▸ **Exercise instructions**
Reproduce word for word the lines of the material below, starting at the line with "At what distance are" and ending at the line with "28.5 metres", including both of those lines.

Some records
────────────────

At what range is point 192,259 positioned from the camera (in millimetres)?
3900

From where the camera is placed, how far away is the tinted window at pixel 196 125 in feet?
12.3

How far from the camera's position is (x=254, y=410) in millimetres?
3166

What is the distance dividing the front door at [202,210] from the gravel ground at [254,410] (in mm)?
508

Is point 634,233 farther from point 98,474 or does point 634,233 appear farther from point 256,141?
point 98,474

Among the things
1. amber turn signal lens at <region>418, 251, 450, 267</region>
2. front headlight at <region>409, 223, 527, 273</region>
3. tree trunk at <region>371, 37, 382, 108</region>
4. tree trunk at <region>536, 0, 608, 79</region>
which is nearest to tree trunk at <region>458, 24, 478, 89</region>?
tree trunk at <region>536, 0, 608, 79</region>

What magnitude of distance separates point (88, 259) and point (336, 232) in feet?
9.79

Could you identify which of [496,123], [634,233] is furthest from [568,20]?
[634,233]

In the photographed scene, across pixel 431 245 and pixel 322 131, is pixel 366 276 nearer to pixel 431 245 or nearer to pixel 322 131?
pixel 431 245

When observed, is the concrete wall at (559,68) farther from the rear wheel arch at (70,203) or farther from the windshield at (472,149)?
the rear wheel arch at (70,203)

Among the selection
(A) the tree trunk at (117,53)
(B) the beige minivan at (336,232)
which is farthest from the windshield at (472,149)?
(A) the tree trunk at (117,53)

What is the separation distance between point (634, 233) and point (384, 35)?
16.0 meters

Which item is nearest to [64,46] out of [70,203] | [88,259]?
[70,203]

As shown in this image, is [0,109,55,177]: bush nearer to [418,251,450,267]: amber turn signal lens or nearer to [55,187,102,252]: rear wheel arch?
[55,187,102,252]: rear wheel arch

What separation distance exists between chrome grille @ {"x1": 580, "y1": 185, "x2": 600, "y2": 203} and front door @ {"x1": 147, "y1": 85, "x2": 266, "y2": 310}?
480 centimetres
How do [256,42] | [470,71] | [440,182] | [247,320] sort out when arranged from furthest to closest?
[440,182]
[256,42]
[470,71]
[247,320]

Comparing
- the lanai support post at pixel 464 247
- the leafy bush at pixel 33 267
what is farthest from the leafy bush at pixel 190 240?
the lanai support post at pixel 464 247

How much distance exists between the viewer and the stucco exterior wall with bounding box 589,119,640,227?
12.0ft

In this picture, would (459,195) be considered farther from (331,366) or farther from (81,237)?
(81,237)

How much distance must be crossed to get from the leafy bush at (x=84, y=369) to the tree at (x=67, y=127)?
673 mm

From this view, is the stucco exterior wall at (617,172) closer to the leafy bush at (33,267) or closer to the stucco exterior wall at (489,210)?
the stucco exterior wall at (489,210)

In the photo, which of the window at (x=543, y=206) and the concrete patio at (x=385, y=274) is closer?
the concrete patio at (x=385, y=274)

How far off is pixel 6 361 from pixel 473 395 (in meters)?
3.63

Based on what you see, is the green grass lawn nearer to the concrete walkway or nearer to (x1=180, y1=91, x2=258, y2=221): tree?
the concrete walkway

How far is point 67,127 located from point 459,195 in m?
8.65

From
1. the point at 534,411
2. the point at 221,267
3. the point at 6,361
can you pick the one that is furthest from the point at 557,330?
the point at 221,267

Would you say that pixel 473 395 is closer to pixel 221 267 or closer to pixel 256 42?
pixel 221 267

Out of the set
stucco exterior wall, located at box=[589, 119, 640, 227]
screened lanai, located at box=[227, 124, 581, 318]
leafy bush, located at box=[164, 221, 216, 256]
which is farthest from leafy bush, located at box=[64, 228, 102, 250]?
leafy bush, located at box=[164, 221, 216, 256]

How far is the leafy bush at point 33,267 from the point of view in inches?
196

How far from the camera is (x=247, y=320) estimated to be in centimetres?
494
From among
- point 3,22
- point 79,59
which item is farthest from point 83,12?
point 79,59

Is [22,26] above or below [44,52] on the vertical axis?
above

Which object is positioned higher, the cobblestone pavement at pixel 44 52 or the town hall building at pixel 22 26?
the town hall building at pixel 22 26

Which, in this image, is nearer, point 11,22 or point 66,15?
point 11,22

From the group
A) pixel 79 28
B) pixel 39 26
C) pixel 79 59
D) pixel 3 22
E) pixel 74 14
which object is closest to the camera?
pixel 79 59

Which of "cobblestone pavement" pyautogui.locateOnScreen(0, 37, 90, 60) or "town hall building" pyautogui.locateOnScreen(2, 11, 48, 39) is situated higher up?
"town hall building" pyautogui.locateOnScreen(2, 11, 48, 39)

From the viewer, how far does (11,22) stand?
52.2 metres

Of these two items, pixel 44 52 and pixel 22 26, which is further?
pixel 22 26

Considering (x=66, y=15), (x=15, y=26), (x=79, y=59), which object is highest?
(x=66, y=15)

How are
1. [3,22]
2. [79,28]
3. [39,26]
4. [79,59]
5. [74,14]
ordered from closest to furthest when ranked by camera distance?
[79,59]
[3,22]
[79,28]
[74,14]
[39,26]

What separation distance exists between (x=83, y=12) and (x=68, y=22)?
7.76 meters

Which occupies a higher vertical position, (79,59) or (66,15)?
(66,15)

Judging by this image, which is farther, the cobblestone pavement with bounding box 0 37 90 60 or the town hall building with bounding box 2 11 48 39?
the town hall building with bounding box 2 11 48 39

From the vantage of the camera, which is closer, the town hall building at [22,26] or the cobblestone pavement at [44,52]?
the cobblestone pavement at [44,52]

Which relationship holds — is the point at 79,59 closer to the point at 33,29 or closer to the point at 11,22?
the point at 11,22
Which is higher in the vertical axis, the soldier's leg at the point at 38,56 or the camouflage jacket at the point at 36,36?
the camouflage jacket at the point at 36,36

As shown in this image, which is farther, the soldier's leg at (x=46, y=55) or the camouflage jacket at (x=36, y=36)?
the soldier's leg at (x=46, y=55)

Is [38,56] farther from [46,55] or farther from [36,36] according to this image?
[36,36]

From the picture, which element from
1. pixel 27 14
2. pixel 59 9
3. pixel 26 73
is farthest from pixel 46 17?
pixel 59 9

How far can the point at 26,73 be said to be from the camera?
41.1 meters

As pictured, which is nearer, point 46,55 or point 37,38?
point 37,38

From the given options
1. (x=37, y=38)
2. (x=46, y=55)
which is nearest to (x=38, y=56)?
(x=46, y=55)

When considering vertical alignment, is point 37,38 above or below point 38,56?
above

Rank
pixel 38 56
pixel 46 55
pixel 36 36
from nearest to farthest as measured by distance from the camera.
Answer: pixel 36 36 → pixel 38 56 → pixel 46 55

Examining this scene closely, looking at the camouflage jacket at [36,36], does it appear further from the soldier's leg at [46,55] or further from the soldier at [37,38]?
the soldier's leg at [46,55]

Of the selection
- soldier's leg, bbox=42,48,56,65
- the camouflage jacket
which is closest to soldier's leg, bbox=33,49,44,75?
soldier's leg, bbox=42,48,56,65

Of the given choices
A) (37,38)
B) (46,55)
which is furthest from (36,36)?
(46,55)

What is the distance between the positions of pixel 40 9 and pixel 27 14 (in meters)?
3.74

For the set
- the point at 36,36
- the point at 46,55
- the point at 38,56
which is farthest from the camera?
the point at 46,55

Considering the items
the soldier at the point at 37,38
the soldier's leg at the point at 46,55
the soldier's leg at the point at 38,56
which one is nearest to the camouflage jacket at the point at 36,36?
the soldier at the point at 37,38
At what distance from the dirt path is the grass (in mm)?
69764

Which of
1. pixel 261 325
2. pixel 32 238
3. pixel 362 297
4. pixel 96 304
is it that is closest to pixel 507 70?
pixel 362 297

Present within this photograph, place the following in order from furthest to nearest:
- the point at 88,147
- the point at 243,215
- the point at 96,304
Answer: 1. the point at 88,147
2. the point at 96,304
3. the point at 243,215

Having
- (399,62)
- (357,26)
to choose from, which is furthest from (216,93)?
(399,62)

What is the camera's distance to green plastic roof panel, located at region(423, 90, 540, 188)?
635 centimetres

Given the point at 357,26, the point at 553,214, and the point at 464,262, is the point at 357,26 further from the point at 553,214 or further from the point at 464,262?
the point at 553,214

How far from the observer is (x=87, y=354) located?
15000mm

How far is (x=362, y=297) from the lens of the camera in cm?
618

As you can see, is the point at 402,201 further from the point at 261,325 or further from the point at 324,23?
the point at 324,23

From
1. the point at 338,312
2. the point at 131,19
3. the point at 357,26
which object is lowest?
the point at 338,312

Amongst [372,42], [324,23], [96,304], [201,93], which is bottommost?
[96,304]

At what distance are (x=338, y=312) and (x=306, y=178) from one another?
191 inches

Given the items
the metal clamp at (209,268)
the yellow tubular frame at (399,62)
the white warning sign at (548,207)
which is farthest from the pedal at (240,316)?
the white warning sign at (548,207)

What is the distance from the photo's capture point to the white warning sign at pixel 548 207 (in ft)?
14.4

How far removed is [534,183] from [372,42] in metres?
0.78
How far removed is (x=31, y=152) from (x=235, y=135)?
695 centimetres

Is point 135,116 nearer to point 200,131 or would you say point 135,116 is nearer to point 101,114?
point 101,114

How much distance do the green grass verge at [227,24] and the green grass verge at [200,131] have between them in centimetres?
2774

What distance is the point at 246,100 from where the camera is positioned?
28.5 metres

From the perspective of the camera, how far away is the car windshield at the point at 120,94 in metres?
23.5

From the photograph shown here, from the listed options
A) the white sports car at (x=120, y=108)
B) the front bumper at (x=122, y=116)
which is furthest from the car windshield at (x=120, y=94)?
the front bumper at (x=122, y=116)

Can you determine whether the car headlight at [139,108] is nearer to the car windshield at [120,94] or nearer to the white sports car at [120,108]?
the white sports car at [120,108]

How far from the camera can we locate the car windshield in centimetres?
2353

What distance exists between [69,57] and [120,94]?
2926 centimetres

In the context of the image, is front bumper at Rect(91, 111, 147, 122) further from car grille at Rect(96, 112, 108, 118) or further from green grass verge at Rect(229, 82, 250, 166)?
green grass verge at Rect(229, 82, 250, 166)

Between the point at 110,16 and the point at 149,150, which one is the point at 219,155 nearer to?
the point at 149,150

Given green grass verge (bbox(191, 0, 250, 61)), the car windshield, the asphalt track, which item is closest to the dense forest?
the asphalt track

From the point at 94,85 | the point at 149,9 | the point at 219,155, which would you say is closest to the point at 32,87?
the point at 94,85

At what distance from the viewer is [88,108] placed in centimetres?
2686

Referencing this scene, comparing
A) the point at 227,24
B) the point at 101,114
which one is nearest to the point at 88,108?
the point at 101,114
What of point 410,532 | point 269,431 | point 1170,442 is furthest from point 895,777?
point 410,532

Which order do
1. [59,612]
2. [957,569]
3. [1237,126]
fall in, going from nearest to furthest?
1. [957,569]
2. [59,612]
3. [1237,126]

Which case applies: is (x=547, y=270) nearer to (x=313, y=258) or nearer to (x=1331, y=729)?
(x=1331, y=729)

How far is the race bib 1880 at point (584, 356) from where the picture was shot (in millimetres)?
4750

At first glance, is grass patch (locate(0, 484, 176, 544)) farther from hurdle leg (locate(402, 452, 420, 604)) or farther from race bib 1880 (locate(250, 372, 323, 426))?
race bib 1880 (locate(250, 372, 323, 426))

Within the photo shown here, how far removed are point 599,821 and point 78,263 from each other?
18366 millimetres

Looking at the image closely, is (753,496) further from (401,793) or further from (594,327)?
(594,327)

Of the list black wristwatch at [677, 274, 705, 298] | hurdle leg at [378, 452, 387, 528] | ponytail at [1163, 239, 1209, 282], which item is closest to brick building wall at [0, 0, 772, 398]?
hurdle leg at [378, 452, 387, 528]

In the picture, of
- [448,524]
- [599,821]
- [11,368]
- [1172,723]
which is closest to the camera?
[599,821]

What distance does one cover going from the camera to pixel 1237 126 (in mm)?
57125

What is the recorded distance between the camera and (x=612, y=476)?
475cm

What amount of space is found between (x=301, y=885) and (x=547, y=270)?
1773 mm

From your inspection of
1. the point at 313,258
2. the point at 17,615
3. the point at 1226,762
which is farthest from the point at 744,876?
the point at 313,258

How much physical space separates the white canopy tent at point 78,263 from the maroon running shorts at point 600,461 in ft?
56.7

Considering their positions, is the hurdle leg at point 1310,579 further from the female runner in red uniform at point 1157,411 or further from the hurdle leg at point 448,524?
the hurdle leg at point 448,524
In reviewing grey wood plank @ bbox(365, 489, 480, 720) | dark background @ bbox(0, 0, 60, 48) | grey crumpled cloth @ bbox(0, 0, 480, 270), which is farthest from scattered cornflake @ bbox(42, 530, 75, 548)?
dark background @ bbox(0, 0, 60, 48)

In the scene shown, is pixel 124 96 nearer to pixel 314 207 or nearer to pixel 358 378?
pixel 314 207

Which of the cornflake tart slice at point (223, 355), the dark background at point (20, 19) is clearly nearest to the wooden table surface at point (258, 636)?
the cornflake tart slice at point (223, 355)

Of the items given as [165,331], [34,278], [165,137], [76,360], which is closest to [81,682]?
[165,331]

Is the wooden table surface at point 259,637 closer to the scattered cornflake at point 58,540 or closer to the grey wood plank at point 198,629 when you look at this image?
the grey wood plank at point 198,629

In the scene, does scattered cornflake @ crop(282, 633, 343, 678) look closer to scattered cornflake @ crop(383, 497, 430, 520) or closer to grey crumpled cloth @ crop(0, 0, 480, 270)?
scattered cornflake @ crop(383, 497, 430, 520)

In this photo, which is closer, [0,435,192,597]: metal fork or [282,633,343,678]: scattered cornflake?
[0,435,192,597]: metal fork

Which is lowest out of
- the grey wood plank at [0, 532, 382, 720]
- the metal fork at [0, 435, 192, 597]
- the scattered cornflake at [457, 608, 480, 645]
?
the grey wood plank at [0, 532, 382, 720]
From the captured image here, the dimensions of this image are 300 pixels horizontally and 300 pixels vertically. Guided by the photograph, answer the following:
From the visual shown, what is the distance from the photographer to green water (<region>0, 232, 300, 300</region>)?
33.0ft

────────────────

▸ **Task result**
At what distance are (x=338, y=312) and (x=306, y=178) from one another?
191 inches

Given the items
the metal clamp at (209,268)
the yellow tubular frame at (399,62)
the white warning sign at (548,207)
which is farthest from the pedal at (240,316)?
the white warning sign at (548,207)

What is the distance from the photo's capture point to the white warning sign at pixel 548 207 (in ft)?
14.4

How far removed is [534,183] from [372,42] in metres?
0.78
How far removed is (x=31, y=152) from (x=235, y=135)?
695 centimetres

Is point 135,116 nearer to point 200,131 or would you say point 135,116 is nearer to point 101,114?
point 101,114

How much distance do the green grass verge at [227,24] and the green grass verge at [200,131] have between them in centimetres?
2774

What distance is the point at 246,100 from where the camera is positioned?
28.5 metres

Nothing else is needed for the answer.